Q: What are some of the benefits you’ve experienced with Shared Reading?

I used to notice If I had to miss a week (because I had a hospital appointment, or I wasn’t well, for whatever reason), I didn’t feel so good. So, we meet on a Tuesday, for example, and I’d noticed by Thursday I was a bit grouchy, didn’t have a lot of patience, and that was just because I’d not been to Shared Reading. It’s therapy without the therapy. You don’t have someone say ‘Well, how does that make you feel?’ or ‘Well, what did you do then?’. You’re not sort of questioned and pressured like you are in therapy. Yet you find yourself sharing really deep innermost feelings and experiences with the other people in the group. And that, it’s therapeutic. It really is priceless.

Photo: The Reader

Q: Where do Shared Reading groups take place?

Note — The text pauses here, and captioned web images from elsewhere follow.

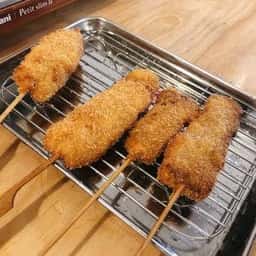 串カツ田中 新大宮店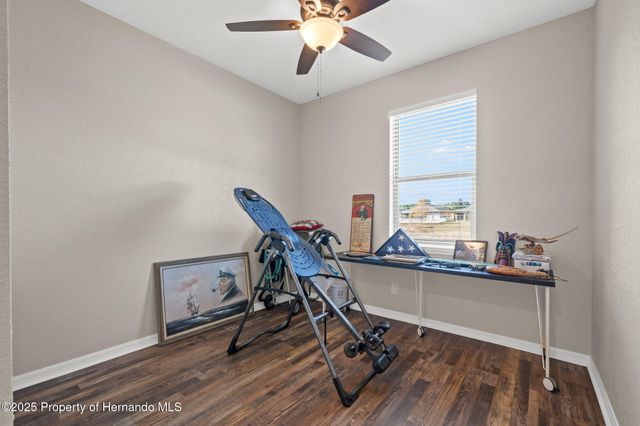 446 Alpine Thistle Drive, Brooksville, FL 34604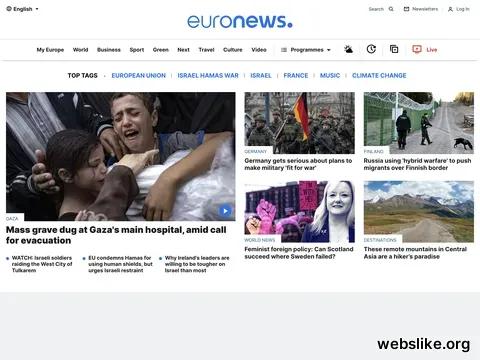 euronews.com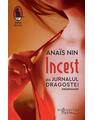 Copertă produs Incest. Din Jurnalul dragostei, necenzurat - thumb 1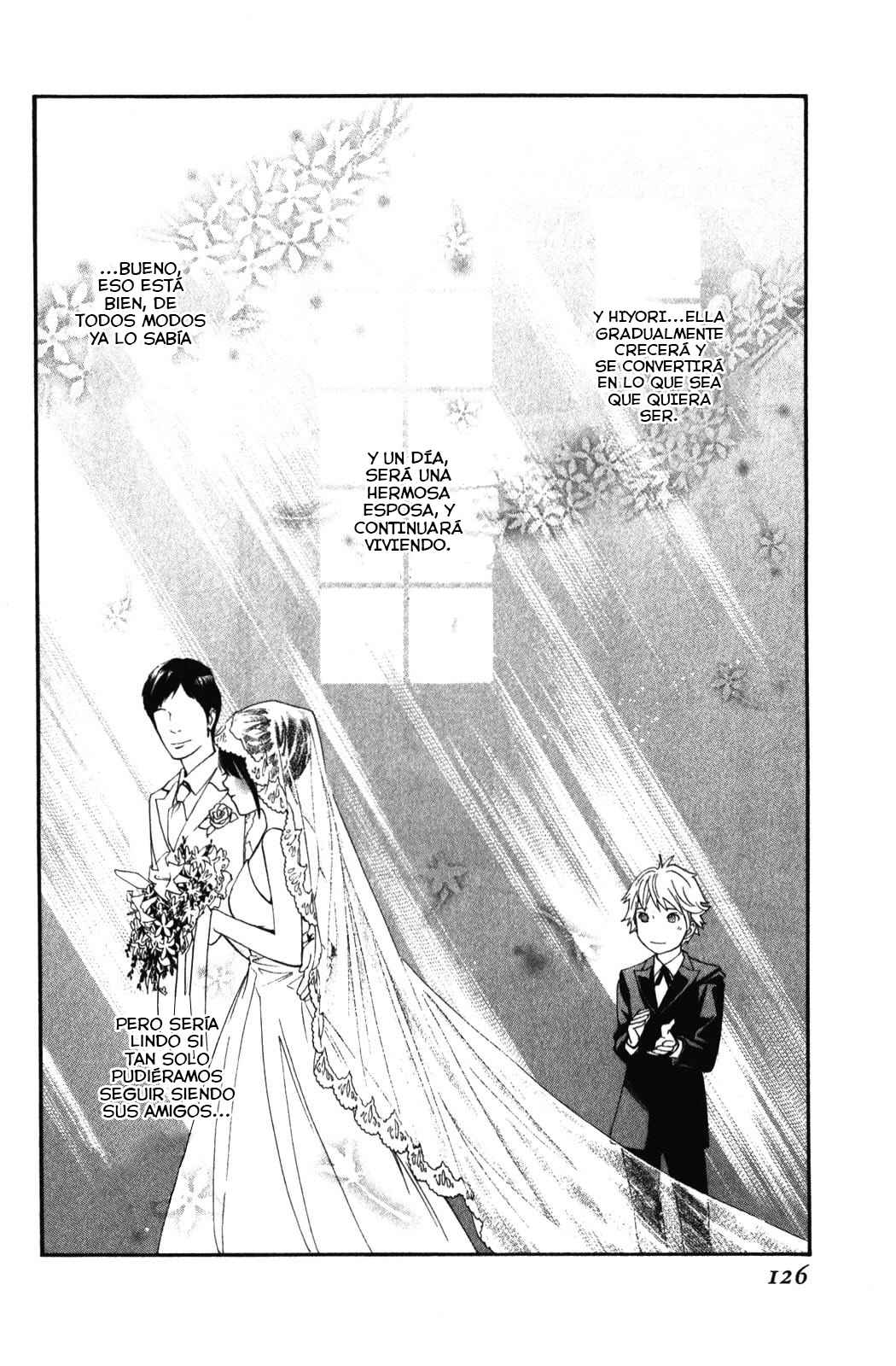 Read Noragami_ Stray God (es) Manga Online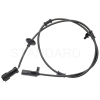 Jeep Grand Cherokee WJ WG ABS Sensor Rear Right Standard 99-04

Shared Reading groups take place all over the country, with over 700 groups across the UK, taking place in a variety of settings. Usually, our group is held in the pain clinic in Broadgreen Hospital. And that was so important, because I found you go into the hospital a lot if you have a long-term condition, you see a lot of doctors, and  whilst we appreciate anything and everything that all those doctors, nurses, and therapy departments do for us, you don’t want to see them anymore, you don’t want to deal with doctors, and you don’t want to deal with the bad news. And I found that when the car pulled up, and you were getting closer and closer to the hospital, I’d feel heavier and heavier and frustrated not wanting to go to routine appointments.

But because the reading group was in the hospital, that started to change. After just a few short weeks, I noticed that that didn’t happen as we approached the hospital anymore. And it actually didn’t happen when we approached the hospital for an appointment as well. It wasn’t just because I was going to the group. It was because I was going to the group in the hospital. The whole look of the hospital changed. And when you spend a lot of time in hospitals and in doctors, that’s important.

Q: How did you become a Reader Leader?

Because I got so much from being a group member, I looked into doing the training to be a Reader Leader. I stood in for our Reader Leader when they were off (they were furloughed during the pandemic), so I started our group on Zoom so that we had something during the pandemic to look forward to: a little bit of normality. And then our Reader Leader retired, so the group was suddenly mine. I was concerned when I was first becoming our group leader, because I worried that I was going to be losing my therapy. Shared Reading is not really therapy, but it has therapeutic benefits. And I was worried I was going to lose that, but being a Reader Leader gives me everything I had—if not more than I had as a group member. I really love it. I look forward to it every week.

Photo: The Reader

Q:What training is on offer to support Reader Leaders?

The Reader provides training in Shared Reading, which is easily accessible through the website or, if you’re in Liverpool, by contacting Calderstones Mansion House. The training is very user-friendly, very accessible: it gives you everything that you need. There is access to so many short stories and poems and great literature that work as reading material, because not all books, short stories, etc, lend themselves to Shared Reading. So, it’s important to do the training to know what to pick and how to access it, and how to lead your group through exploring the literature.

There’s always support there for you. There’s a whole support team that you can phone and email, and they’re there to help you with anything and everything that they possibly can. Reader Leader training also helps you think about creating a space where a difference of opinion can sit next to somebody else’s opinion: you can have ten different ideas about one story in one room. I found that invaluable, because it’s great to hear other people’s perspectives and opinions and how they differ from yours and why, because they’ve had different life experiences than you and come at things differently—it’s so enriching.